*What the task asks*: Reproduce a stretch of the material below word for word, starting with the line that contains "Of the things listed as" and going on through the line that contains "How far does point". Give only those lines, and leave the pictures out.

_ _ _ _

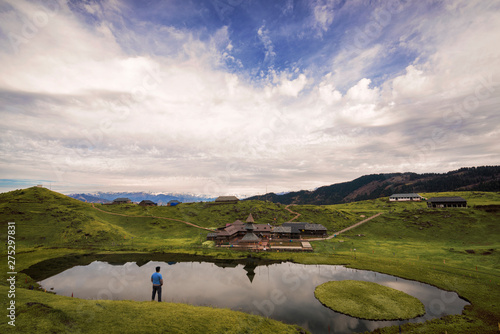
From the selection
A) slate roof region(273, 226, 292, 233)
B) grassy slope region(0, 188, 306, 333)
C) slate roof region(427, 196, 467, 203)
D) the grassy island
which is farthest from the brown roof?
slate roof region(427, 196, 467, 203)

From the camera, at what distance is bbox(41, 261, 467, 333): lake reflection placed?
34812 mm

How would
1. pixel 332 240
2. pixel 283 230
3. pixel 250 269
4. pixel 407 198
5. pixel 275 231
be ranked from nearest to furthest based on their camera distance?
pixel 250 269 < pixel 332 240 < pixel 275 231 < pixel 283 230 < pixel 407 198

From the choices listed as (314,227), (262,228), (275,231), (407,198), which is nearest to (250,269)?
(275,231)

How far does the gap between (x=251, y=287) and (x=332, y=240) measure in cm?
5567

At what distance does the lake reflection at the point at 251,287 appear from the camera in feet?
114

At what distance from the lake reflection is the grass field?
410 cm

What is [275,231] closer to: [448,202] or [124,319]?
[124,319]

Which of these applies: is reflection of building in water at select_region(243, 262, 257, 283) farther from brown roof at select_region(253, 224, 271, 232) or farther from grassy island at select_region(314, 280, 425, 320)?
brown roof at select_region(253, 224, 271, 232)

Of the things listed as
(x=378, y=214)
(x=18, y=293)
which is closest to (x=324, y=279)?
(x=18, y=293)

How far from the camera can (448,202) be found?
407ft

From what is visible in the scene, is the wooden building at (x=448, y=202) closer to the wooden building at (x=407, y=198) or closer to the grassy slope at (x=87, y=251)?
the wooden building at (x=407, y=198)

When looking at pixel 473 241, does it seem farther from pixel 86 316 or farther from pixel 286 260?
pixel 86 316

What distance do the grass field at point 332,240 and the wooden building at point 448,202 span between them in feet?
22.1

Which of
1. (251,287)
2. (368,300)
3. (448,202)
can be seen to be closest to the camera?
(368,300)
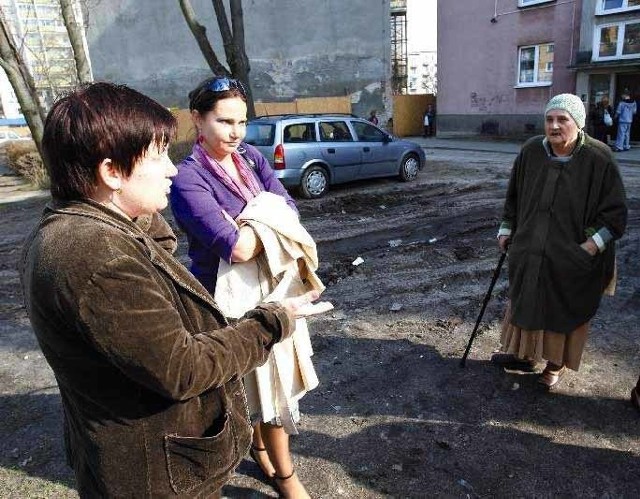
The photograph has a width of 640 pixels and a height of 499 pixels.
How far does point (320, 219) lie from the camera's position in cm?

_ _ _ _

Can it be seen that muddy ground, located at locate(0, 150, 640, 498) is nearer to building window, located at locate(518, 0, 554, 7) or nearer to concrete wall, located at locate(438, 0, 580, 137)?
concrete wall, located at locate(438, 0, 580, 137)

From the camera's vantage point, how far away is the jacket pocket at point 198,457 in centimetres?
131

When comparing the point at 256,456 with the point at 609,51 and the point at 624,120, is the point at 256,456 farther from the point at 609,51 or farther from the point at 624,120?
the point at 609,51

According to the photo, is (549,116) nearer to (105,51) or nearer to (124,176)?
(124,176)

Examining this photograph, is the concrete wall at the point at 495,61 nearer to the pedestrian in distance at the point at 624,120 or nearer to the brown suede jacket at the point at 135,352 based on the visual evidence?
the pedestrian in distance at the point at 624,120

_ _ _ _

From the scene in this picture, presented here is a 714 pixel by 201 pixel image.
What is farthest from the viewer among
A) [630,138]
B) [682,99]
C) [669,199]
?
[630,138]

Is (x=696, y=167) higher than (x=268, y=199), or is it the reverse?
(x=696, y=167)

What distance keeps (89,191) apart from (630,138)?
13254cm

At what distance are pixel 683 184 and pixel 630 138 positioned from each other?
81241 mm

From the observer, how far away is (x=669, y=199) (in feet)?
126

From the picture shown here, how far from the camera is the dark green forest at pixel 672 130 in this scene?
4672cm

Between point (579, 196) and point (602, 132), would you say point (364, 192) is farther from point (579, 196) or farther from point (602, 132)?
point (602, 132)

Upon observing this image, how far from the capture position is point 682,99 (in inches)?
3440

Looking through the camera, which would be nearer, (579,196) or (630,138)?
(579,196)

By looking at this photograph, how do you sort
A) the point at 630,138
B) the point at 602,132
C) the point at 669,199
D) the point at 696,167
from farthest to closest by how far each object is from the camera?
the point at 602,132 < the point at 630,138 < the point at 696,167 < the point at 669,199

_ _ _ _

*The completed task*:
Of the things listed as
(x=378, y=214)
(x=18, y=293)
which is closest to (x=324, y=279)?
(x=18, y=293)

How far from the camera can (448,202) be found?
407ft

From what is visible in the scene, is the wooden building at (x=448, y=202) closer to the wooden building at (x=407, y=198) or closer to the grassy slope at (x=87, y=251)?
the wooden building at (x=407, y=198)

When looking at pixel 473 241, does it seem farther from pixel 86 316 or farther from pixel 286 260?
pixel 86 316

What distance do the grass field at point 332,240 and the wooden building at point 448,202 span between them in feet?
22.1

Which of
1. (251,287)
2. (368,300)
3. (448,202)
can be seen to be closest to the camera?
(368,300)
The photograph has a width of 640 pixels and a height of 499 pixels.
How far does point (320, 219) lie from the camera's position in cm?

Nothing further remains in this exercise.